◆ **What is expected**: Using the entries that follow, establish how many lines contain the word "Index" and give only that figure.

◆ **Information provided**:
★ ★ ★ ★

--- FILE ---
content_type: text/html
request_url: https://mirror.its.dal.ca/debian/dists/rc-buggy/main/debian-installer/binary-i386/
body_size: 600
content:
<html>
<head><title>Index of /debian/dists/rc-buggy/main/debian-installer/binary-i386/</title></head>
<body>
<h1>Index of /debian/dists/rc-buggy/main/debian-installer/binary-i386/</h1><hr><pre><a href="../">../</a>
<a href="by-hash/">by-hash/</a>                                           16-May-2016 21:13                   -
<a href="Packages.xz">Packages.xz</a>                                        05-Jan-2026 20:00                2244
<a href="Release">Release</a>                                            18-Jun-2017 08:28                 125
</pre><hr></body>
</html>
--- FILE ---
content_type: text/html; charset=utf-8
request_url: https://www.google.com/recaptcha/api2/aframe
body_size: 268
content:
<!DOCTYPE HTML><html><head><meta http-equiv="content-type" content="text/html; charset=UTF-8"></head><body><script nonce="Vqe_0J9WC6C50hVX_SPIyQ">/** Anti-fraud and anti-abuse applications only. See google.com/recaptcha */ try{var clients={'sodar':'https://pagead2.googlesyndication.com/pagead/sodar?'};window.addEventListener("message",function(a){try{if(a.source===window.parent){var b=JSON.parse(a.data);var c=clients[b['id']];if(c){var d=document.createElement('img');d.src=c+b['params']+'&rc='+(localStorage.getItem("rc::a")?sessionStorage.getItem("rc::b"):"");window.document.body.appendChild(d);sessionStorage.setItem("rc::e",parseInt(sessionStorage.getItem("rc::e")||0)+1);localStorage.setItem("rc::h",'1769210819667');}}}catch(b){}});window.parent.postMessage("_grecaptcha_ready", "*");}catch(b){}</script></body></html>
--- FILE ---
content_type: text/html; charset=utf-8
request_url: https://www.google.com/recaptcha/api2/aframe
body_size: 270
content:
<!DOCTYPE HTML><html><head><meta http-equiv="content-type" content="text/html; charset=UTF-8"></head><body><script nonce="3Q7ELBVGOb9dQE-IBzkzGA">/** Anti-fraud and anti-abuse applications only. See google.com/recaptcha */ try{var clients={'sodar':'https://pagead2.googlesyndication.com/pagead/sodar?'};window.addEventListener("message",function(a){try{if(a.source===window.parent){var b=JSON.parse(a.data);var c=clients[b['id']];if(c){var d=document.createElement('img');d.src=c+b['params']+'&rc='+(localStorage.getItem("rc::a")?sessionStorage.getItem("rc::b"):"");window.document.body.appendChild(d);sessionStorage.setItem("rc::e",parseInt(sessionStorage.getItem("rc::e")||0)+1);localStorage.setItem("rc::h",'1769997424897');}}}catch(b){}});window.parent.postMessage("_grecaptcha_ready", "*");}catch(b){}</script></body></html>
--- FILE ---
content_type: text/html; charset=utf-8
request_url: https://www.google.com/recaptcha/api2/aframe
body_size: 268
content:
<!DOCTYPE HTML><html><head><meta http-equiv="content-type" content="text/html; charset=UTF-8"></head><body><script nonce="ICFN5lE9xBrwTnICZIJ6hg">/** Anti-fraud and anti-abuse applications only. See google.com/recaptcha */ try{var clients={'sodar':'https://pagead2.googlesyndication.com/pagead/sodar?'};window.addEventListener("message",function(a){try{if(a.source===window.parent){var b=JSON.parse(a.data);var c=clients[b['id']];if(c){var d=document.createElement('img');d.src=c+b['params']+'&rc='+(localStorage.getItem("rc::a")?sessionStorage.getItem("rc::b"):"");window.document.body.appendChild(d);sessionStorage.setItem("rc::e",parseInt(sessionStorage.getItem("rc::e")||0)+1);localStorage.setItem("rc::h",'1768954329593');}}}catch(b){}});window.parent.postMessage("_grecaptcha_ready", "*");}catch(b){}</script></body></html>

★ ★ ★ ★

◆ **Response for this exercise**: 2